Chef Bette Fraser, proprietor of The Well Traveled Fork, in Bend, came to Central Oregon after a 20-year career in Los Angeles and culinary training in Italy and France. For The Source Weekly's wedding issue, Chef Bette discusses some of the latest trends in wedding catering and shares her personal insight for making the experience exceptional and memorable.
Source Weekly (SW): "What are two or three of the biggest trends in wedding catering right now in Central Oregon?"

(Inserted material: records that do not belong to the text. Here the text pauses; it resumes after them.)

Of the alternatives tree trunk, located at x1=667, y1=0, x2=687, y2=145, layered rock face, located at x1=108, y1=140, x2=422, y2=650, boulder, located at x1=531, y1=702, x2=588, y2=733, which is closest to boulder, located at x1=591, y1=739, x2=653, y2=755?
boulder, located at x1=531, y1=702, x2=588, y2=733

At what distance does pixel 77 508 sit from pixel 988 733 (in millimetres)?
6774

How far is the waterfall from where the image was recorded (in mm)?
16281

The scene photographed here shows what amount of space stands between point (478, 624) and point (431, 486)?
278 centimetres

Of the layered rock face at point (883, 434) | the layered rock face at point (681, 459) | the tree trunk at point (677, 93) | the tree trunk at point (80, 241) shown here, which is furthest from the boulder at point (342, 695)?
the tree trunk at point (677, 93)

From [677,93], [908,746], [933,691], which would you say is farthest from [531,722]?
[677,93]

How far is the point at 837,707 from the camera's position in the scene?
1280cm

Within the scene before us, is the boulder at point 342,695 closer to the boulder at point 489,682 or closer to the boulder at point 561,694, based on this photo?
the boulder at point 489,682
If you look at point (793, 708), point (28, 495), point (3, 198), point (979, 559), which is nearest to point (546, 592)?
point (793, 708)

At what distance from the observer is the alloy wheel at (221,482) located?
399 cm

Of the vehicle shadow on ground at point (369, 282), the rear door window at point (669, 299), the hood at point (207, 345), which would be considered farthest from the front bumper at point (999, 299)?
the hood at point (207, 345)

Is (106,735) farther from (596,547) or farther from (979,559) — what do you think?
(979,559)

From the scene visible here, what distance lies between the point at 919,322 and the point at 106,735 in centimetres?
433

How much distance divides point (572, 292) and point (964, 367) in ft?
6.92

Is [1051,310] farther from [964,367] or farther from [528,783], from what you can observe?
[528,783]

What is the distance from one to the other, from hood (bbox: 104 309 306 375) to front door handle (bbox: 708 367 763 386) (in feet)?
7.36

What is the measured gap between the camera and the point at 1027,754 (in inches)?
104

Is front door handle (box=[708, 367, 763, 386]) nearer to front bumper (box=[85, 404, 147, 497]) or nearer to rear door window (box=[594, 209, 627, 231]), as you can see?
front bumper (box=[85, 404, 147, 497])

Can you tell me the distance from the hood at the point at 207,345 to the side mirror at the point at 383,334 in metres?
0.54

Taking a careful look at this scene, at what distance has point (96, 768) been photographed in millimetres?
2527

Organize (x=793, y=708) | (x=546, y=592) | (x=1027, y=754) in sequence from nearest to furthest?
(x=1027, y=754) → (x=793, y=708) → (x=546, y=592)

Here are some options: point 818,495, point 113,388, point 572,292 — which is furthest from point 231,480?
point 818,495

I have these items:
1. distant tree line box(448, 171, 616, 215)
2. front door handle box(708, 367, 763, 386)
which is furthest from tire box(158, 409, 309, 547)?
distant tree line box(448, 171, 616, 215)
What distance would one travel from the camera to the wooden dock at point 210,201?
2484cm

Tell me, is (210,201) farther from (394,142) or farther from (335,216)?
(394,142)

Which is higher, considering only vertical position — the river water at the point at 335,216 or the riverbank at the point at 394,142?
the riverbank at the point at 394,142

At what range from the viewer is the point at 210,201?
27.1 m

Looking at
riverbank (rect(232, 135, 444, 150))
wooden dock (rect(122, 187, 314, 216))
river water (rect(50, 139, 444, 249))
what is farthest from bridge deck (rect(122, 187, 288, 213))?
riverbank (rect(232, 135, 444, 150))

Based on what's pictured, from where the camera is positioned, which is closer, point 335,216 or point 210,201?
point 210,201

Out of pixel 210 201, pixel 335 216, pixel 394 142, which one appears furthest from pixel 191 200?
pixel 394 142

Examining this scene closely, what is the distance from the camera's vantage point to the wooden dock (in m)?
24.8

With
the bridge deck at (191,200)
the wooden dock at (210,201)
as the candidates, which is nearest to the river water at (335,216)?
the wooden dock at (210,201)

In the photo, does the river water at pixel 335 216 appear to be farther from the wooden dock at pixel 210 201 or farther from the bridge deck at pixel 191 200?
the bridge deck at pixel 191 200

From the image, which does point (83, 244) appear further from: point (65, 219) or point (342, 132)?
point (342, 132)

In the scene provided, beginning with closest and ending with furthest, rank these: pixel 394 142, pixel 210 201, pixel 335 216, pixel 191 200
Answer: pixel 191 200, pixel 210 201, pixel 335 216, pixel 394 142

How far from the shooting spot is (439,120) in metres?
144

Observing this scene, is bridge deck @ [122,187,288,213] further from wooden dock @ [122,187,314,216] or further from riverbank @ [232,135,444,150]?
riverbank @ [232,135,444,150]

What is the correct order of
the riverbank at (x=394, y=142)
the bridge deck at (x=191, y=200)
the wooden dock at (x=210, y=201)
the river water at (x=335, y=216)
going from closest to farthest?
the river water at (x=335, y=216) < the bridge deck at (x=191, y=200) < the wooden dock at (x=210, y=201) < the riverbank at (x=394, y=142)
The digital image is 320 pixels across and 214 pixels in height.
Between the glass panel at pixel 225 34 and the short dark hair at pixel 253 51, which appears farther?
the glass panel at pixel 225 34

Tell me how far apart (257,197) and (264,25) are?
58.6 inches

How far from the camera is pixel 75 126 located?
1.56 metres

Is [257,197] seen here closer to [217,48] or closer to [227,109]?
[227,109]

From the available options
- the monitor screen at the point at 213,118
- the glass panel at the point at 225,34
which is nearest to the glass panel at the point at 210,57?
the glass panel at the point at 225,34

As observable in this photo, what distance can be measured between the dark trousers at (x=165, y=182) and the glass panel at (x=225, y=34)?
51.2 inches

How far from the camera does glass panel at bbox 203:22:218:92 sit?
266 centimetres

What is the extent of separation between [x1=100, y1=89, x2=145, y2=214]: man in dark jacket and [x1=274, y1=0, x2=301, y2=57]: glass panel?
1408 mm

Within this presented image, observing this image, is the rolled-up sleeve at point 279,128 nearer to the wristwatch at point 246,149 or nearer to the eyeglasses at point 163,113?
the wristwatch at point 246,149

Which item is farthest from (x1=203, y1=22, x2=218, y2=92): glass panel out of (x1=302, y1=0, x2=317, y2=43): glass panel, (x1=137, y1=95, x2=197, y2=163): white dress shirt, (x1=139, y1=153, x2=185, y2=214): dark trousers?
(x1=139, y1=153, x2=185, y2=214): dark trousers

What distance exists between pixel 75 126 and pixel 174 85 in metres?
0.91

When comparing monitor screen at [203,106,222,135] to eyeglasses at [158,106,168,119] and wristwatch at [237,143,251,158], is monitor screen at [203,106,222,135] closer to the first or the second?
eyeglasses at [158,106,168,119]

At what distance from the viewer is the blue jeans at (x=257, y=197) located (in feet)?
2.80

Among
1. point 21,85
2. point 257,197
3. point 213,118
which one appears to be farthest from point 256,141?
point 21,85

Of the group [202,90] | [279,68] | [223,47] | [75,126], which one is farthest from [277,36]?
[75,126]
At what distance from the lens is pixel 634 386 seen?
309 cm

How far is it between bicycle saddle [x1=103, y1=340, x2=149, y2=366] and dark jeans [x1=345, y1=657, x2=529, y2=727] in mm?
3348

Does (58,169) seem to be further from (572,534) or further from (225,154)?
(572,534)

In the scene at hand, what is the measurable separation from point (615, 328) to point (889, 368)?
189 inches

Chef Bette (CB): "People are using heritage dishes from their backgrounds and in conjunction with regional foods. For example, many brides from the region like to incorporate Pacific Northwest cuisine. Another new trend is offering a specialty ingredient, such as specialty salts. We use Jacobsen Salt Company from Oregon, which has specialty salts such as pinot noir salt and vanilla bean salt. There are various fun ways to make a dish a signature dish. Another growing trend is creating a food experience with guests participating in an interactive experience, such as build-your-own tacos or a crostini bar. New young brides want things to be very different from what their parents had."
SW: "Could you describe your passion for fresh, local, organic, seasonal and sustainable?"
CB: "This is the whole basis of our business. We make it a point to buy from farms and ranches in the area. Some brides are requesting to use food from Community Supported Agriculture (CSA). We only cook seasonally. For example, we don't use tomatoes in winter, which would come from out of state."
SW: "What are the catering price ranges to anticipate when planning?"
CB: "The price stays consistent throughout the seasons and ranges from 20 to 30 dollars per person. This is separate from the bar, cake and rental costs. It's important to have a tasting and to make sure everything is in the contract, so the bride and groom understand what the expenses are. They can manage the catering budget by managing the headcount."
SW: "How important is presentation with wedding catering and what are brides interested in right now?"
CB: "Presentation is everything. People eat with their eyes first. There are some different ways that people may be seated, such as long-wide tables, U-shaped tables and S-shaped tables. Some brides choose for the food to be served family style, with dishes placed on the table."
SW: "Looking forward, are there any trends on the horizon that are just beginning?"
CB: "One of the newest trends is donuts and there are very creative ways to display them. Craft cocktails are sweeping the nation and moving into weddings, too. Also, naked cakes, which are cakes without frosting are becoming popular."
Chef Bette adds that a lot of brides are looking to brunches, which are increasingly popular, opting for delicious breakfast food served with champagne. It can be a cost-saver, but it depends on the menu and what the couple wants.